Eine meiner Ururgroßmütter war die Bäuerin Maria-Anna GOLLONITSCH (* 23. Okt. 1817 in Gemeinlebarn Nr. 9, oo am 28. Mai 1847 in Kapelln mit Johann Wutzl, + 5. Aug. 1860 in Etzersdorf Nr. 18). Ihre Namenslinie läßt sich wiederum bis zu ihrem Ururgroßvater Leopold GOLLANIZ zurückverfolgen.

Dieser Leopold GOLLANIZ hat am 20. Nov. 1712 in Reidling im Tullnerfeld die einheimische Binderstochter Eva Rosina Barbara PRACHERIN (* ca. 1691 , + 7. Okt. 1761) geheiratet.
https://data.matricula-online.eu/de/oesterreich/st-poelten/reidling/01%252C2%252C3%252F02/?pg=291

Dieser Hochzeitseintrag (Trauungsmatrik II, Seite 16) hat mir lange Kopfzerbrechen bereitet. Denn die Eltern der Braut (Ferdinand und Rosina) wurden genannt, beim Bräutigam aber nur, daß er ein Findelkind, "deß Leopold GOLLANITZ von Preßburg Göttse gefundenes Kindt" war.

Warum war da keine Frau des Adoptivvaters erwähnt?

Ich war ratlos - zwei Jahre lang.

Und dann fiel mir das Geschichtchen über die zweite Wiener Türkenbelagerung 1683 und den wackeren, aus einem kroatischen Adelsgeschlecht stammenden und dem Malteser-Ritterorden angehörigen, Bischof von Wiener Neustadt, Leopold Graf KOLLONITSCH (* 26. Okt. 1631 in Komorn (slowak. Komárno, ung. Komárom, serb. Коморан (Komoran), lat. Camarum, Comaromium in Ungarn), † 20. Jän. 1707 in Wien) ein. Dieser war nicht (wie sein Wiener Amtsbruder) vor den herannahenden Türken nach Westen geflohen, sondern nach Wien geeilt und hatte hier viel zur Organisation der Verteidigung und zur Aufrechterhaltung der Ordnung beigetragen. U.a. hat er die Wiener Klöster gezwungen ihre Häuser für die Verwundeten und Kranken zu öffnen, gegen den Preiswucher gekämpft usw.

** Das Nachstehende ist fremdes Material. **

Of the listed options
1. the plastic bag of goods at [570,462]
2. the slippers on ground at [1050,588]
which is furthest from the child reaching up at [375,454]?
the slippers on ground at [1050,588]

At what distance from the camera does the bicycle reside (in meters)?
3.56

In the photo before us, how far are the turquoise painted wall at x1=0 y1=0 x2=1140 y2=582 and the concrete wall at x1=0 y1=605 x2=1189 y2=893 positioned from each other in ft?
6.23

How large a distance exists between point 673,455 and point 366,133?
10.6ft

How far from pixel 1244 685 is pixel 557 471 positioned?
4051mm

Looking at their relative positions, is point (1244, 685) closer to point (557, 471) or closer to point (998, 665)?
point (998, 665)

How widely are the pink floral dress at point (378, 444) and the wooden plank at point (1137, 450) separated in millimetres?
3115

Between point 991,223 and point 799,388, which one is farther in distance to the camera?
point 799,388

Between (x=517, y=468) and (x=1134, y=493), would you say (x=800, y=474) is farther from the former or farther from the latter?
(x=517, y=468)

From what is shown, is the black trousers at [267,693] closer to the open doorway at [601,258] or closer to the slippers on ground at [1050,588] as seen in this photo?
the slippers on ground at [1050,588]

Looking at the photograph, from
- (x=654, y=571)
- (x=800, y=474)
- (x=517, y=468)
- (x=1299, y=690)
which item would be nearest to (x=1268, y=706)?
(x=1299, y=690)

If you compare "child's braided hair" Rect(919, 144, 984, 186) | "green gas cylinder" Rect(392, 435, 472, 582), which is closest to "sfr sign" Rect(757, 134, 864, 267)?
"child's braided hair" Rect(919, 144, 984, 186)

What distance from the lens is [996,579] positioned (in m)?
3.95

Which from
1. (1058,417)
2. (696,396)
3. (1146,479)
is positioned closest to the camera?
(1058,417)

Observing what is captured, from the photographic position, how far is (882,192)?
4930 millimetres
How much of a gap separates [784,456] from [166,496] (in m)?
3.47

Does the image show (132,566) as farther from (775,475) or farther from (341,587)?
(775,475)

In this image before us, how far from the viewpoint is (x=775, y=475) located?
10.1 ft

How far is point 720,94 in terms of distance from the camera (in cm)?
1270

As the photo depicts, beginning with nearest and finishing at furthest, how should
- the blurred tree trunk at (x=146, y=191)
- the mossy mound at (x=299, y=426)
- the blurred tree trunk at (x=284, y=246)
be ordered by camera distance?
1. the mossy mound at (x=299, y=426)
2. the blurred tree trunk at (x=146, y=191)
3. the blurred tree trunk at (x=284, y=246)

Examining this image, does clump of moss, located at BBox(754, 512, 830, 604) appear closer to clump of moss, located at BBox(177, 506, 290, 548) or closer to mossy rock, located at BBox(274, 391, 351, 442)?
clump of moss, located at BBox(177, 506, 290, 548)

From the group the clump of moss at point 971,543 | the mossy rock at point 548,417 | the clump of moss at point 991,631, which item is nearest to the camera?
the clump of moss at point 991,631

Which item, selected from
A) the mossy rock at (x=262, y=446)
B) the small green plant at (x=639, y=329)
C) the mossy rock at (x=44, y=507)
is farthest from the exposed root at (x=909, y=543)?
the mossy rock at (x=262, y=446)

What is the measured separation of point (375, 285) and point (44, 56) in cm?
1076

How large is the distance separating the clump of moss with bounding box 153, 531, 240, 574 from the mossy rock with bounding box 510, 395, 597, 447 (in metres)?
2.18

Nach dem Sieg des deutsch-polnischen Entsatzheeres hat er ca. 500 Waisenkinder gesammelt und sich um deren Erziehung und Ausbildung gekümmert.
1685 wurde er zum Bischof von Raab (ung. Győr, slowakRáb, serb. Đur, lat. Iaurinum, türk. Yanikkale) ernannt, 1686 zum Kardinal und 1695 zum Erzbischof
von Gran (ung. Esztergom, slowak. Ostrihom, lat. Solva, latinisiert Strigonium) und Primas von Ungarn.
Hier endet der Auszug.